In the text on nucleolar stress, how many compounds were tested in the high-throughput drug screen?

#### [EXTRACT TO READ]

********************

The nucleolus is the site for RNA polymerase I (Pol) transcription of ribosomal RNA genes and ribosome subunit assembly. Inhibitors of Pol I transcription CX-5461, BMH-21 and PMR116 have demonstrated therapeutic benefits in various preclinical cancer models and in Phase I clinical trials. Our work has shown that Pol I transcription inhibition induces nucleolar stress, leading to cell cycle arrest and cell death in ovarian cancer models1,2. Importantly, CX-5461 and PMR116 exhibit unique sensitivity profiles compared with chemotherapeutics1-3. Thus, we propose that activating nucleolar stress represents a promising new therapeutic approach.
To identify novel nucleolar stress pathways, we conducted an innovative arrayed whole-genome CRISPR-Cas9 screen to identify genes whose deletion causes changes in nucleolar morphology as an indicator of nucleolar stress. We identified and classified five distinct types of nucleolar stress phenotypes that are linked to the inhibition of specific biological processes, including ribosome biogenesis, DNA repair, cell cycle, and RNA metabolism. Our data highlight the tight coordination between these processes and nucleolar fidelity and defines inducers of a potent nucleolar stress phenotype linked to cancer cell growth inhibition. Moreover, we have identified and characterised a new role for a protein phosphatase in the regulation of Pol I transcription.
To complement this screen and identify drugs that target the nucleoli, we completed a high-throughput drug screen of 23,000 compounds utilising the same screening approach, to identify compounds that trigger nucleolar stress and inhibit ovarian cancer cell growth. Cyclin dependent kinases (CDKs), topoisomerases and novel compounds were identified as candidate hits that induce potent nucleolar stress. In summary, our work uncovered specific pathways/factors as mediators of nucleolar stress and potential cancer therapeutic targets.

********************

#### [ENTRIES PROVIDED]
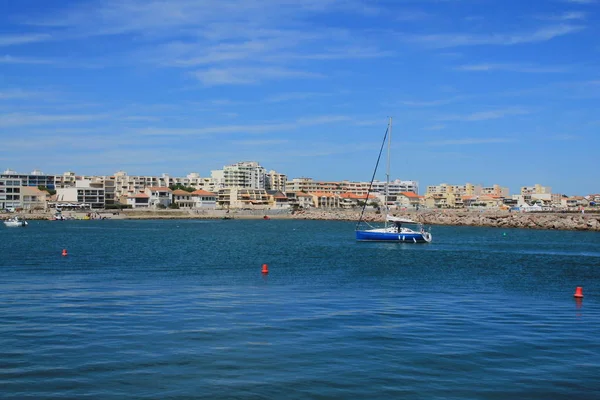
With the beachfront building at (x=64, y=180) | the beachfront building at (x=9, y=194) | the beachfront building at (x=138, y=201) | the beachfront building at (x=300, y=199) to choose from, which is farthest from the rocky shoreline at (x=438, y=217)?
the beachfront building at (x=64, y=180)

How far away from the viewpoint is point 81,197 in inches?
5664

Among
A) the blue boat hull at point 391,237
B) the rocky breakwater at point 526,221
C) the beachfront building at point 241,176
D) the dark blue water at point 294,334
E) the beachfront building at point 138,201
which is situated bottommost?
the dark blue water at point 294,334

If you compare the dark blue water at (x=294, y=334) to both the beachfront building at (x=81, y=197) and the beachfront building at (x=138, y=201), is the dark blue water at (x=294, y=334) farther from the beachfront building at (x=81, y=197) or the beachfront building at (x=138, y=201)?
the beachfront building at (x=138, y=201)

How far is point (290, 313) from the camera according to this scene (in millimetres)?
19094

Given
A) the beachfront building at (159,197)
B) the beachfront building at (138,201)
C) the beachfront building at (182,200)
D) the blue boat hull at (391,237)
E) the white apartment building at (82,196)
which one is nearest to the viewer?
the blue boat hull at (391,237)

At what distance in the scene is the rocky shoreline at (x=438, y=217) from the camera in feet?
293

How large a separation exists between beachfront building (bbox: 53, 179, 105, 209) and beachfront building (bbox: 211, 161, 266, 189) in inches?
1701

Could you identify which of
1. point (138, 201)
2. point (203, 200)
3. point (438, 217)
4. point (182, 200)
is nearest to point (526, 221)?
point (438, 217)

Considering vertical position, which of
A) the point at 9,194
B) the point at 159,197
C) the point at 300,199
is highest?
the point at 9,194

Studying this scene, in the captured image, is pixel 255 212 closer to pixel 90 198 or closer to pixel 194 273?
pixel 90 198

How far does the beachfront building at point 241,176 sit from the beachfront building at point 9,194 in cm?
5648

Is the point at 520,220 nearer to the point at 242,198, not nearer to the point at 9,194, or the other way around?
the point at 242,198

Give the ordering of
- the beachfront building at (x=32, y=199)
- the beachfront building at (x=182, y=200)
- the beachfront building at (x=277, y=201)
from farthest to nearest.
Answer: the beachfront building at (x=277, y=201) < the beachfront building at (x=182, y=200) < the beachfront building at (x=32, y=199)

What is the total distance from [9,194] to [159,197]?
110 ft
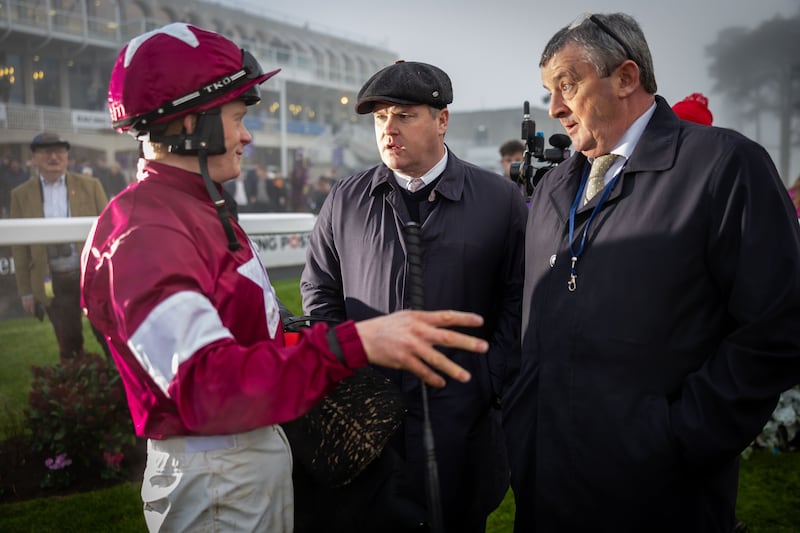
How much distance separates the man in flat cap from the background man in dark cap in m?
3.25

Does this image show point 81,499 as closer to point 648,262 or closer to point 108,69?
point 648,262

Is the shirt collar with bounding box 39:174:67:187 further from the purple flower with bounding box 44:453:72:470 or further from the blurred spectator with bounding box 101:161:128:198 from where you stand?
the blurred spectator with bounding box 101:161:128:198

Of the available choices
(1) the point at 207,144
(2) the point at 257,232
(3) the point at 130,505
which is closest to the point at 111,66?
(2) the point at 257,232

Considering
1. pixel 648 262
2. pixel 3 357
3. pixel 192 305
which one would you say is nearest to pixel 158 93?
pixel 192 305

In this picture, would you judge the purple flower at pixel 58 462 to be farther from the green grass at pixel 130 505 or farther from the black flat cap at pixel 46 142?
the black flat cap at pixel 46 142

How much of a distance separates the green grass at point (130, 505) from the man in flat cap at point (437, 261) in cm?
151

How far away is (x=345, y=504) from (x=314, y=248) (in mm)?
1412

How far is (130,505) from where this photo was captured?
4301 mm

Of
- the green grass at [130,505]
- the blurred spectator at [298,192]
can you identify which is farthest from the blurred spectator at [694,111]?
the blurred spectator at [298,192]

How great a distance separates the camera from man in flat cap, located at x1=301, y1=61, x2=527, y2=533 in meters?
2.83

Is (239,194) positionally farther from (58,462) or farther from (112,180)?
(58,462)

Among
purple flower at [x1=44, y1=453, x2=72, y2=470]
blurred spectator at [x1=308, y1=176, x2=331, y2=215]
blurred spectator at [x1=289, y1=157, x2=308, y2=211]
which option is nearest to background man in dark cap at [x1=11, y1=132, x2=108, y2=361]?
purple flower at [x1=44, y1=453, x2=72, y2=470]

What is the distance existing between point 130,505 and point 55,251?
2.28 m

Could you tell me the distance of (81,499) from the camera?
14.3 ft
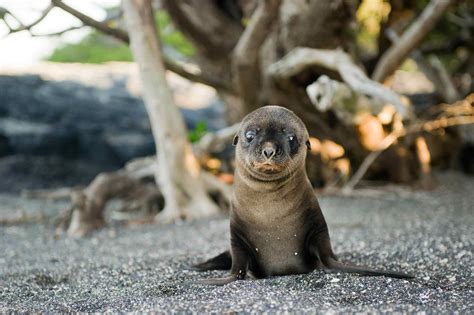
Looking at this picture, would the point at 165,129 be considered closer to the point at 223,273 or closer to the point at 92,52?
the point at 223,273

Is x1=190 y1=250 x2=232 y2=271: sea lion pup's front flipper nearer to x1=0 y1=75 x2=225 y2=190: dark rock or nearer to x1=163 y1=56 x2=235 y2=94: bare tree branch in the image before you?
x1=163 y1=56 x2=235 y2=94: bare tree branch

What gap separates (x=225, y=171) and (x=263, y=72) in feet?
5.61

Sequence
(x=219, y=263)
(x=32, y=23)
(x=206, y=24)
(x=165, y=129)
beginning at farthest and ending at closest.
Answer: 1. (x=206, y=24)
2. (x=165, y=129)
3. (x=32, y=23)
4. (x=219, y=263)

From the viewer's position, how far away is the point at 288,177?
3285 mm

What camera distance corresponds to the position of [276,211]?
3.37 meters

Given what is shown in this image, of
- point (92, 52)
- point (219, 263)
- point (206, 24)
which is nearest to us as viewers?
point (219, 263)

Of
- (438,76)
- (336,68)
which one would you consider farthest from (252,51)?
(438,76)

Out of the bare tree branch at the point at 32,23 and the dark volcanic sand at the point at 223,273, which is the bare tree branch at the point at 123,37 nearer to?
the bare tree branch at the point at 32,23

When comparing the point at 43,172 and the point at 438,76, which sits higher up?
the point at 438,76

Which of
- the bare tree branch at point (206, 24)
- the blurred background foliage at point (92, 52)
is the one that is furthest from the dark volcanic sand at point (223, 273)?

********************

#### [RESPONSE BELOW]
23,000 compounds